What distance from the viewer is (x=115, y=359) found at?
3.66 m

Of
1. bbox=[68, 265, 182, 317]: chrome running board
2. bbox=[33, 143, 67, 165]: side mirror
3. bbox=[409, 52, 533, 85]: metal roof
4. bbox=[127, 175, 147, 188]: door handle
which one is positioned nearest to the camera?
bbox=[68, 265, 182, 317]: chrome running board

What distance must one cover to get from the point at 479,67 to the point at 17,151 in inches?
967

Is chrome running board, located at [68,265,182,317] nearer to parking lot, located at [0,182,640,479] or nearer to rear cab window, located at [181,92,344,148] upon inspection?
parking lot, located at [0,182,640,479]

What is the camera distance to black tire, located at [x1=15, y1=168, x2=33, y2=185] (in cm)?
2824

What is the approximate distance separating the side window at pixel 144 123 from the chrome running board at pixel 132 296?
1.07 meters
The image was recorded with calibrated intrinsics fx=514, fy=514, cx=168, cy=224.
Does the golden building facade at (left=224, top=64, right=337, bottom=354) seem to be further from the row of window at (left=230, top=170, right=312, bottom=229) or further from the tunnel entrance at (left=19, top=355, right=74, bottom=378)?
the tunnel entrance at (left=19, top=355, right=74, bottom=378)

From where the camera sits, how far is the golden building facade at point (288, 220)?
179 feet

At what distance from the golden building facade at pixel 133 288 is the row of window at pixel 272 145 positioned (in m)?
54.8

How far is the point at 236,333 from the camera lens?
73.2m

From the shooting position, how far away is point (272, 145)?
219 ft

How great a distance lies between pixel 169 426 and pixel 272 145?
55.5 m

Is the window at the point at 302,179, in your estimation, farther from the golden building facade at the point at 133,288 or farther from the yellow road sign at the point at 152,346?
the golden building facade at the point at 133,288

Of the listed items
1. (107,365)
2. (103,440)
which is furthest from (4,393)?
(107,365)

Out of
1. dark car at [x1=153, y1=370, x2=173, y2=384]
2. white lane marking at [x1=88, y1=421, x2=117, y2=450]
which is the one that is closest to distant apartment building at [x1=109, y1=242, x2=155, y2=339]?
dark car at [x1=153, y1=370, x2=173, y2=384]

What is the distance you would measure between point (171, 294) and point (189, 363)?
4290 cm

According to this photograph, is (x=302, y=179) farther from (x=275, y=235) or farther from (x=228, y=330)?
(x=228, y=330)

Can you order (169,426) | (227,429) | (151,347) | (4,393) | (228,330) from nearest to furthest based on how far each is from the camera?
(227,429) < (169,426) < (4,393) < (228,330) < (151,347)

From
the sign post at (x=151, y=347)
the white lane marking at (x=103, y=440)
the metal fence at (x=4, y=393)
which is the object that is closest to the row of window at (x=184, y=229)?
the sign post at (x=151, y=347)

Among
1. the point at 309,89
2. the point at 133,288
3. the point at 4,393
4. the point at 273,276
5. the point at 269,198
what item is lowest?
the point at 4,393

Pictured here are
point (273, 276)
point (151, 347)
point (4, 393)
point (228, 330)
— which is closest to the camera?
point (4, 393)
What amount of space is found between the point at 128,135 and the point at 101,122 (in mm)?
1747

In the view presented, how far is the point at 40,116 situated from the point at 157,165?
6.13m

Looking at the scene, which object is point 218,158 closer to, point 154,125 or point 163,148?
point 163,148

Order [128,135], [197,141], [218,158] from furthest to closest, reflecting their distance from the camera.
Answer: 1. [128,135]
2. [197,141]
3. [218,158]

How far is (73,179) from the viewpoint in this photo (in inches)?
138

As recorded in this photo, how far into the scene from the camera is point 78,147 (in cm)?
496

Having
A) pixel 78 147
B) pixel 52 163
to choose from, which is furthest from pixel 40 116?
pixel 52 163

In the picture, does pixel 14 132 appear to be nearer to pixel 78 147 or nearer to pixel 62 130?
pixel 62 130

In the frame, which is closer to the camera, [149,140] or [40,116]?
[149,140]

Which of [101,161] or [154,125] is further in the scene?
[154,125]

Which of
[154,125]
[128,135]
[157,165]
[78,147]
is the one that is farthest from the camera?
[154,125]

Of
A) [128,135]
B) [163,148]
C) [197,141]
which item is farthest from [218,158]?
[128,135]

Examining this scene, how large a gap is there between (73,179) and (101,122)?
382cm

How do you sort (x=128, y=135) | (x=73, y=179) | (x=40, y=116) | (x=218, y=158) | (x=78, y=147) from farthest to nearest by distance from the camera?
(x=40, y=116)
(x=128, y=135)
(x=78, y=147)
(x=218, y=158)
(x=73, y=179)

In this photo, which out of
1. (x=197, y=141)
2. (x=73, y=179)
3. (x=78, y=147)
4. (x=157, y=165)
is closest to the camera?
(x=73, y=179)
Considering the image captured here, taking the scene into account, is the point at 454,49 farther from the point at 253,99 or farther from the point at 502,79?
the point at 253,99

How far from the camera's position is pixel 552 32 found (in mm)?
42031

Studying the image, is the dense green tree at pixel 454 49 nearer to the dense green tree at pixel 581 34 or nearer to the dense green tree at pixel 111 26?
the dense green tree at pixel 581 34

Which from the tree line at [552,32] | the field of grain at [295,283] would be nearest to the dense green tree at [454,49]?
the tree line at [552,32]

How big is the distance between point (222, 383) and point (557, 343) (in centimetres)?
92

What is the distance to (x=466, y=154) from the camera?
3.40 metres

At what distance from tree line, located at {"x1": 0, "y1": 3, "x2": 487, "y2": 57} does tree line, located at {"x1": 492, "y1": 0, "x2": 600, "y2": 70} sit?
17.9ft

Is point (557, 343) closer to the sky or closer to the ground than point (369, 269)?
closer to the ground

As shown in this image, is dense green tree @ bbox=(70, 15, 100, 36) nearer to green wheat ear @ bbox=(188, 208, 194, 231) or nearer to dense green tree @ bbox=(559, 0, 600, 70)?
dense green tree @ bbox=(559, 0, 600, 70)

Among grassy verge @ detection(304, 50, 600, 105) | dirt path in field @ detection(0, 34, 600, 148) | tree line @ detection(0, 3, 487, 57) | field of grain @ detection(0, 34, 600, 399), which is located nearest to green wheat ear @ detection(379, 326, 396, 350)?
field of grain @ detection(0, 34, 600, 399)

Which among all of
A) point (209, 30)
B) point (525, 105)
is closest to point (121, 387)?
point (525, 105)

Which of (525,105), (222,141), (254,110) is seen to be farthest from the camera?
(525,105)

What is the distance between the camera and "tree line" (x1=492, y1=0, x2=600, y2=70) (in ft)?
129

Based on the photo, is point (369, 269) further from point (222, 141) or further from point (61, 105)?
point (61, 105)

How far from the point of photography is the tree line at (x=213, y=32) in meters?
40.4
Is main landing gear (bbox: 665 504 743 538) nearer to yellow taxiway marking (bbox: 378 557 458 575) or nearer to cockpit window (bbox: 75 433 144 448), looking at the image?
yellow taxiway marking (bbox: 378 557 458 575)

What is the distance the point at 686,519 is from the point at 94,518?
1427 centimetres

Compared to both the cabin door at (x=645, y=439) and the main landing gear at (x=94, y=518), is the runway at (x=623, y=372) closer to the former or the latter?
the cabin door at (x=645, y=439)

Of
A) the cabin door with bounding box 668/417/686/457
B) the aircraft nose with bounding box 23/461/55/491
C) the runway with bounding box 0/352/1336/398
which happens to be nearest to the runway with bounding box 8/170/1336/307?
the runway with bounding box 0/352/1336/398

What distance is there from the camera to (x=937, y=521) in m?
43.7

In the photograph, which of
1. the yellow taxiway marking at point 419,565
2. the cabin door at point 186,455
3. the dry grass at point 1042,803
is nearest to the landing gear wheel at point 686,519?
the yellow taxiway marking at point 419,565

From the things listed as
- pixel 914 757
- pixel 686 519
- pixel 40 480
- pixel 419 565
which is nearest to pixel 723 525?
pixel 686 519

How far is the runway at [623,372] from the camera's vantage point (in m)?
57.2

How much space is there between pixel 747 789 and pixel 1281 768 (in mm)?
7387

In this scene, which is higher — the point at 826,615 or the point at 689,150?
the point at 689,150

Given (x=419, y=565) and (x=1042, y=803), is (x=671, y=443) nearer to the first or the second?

------------------------------------------------------------------------

> **THE TASK**: Give as a JSON list of strings, one string per line, every line of the data from the line containing "In this scene, which" through the end of the data, with both ends included and blank lines left out.

> **EXERCISE OUTPUT**:
[
  "In this scene, which is higher — the point at 826,615 or the point at 689,150?",
  "the point at 689,150",
  "Given (x=419, y=565) and (x=1042, y=803), is (x=671, y=443) nearer to the first or the second?"
]